#### [Data provided]
--- begin ---

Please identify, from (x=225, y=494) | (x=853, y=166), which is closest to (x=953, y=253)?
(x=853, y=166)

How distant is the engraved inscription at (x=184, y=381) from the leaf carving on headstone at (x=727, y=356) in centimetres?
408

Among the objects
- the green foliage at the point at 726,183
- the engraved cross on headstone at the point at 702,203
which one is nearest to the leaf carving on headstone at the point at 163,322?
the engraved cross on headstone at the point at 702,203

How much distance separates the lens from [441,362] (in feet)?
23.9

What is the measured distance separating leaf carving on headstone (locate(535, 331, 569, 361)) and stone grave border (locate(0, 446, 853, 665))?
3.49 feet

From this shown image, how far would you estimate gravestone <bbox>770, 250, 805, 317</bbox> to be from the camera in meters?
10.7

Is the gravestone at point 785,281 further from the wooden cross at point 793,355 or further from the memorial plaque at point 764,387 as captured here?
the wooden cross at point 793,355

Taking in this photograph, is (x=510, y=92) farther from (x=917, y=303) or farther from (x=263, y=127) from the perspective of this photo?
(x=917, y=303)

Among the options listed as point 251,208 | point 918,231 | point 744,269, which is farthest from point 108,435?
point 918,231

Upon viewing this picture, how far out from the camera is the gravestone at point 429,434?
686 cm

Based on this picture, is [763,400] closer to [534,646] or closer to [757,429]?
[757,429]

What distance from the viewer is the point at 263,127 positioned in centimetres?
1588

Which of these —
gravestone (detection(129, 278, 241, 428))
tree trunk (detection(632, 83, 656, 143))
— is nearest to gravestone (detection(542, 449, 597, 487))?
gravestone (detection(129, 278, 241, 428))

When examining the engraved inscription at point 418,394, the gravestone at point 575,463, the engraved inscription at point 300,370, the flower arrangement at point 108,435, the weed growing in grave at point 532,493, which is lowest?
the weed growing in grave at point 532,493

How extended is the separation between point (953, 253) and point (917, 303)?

--- end ---

#### [What you have to do]
Reproduce all of the material above word for word.

#### [Answer to the exercise]
Please identify, from (x=225, y=494) | (x=853, y=166), which is closest to (x=953, y=253)?
(x=853, y=166)

How distant is the engraved inscription at (x=184, y=381) from the leaf carving on headstone at (x=727, y=356) in centimetres?
408

Among the objects
- the green foliage at the point at 726,183
- the engraved cross on headstone at the point at 702,203
which one is nearest to the leaf carving on headstone at the point at 163,322?
the engraved cross on headstone at the point at 702,203

How much distance separates the lens from [441,362] (in feet)?
23.9

What is the measured distance separating leaf carving on headstone (locate(535, 331, 569, 361)) and stone grave border (locate(0, 446, 853, 665))?
3.49 feet

From this shown image, how far would you estimate gravestone <bbox>770, 250, 805, 317</bbox> to be from the camera in meters?
10.7

Is the gravestone at point 785,281 further from the wooden cross at point 793,355 or further from the memorial plaque at point 764,387 as captured here?
the wooden cross at point 793,355

Taking in this photograph, is (x=510, y=92) farther from (x=917, y=303) or farther from (x=263, y=127) from the perspective of this photo?
(x=917, y=303)

Among the options listed as point 251,208 | point 918,231 | point 744,269, which is farthest from point 108,435?
point 918,231

Upon viewing this picture, how far out from the camera is the gravestone at point 429,434?
686 cm

Based on this picture, is [763,400] closer to [534,646] or closer to [757,429]?
[757,429]

What distance from the viewer is the point at 263,127 positioned in centimetres?
1588

Which of these —
gravestone (detection(129, 278, 241, 428))
tree trunk (detection(632, 83, 656, 143))
— is nearest to gravestone (detection(542, 449, 597, 487))?
gravestone (detection(129, 278, 241, 428))

When examining the engraved inscription at point 418,394, the gravestone at point 575,463, the engraved inscription at point 300,370, the flower arrangement at point 108,435, the weed growing in grave at point 532,493, which is lowest?
the weed growing in grave at point 532,493

How extended is the separation between point (953, 253) and point (917, 303)?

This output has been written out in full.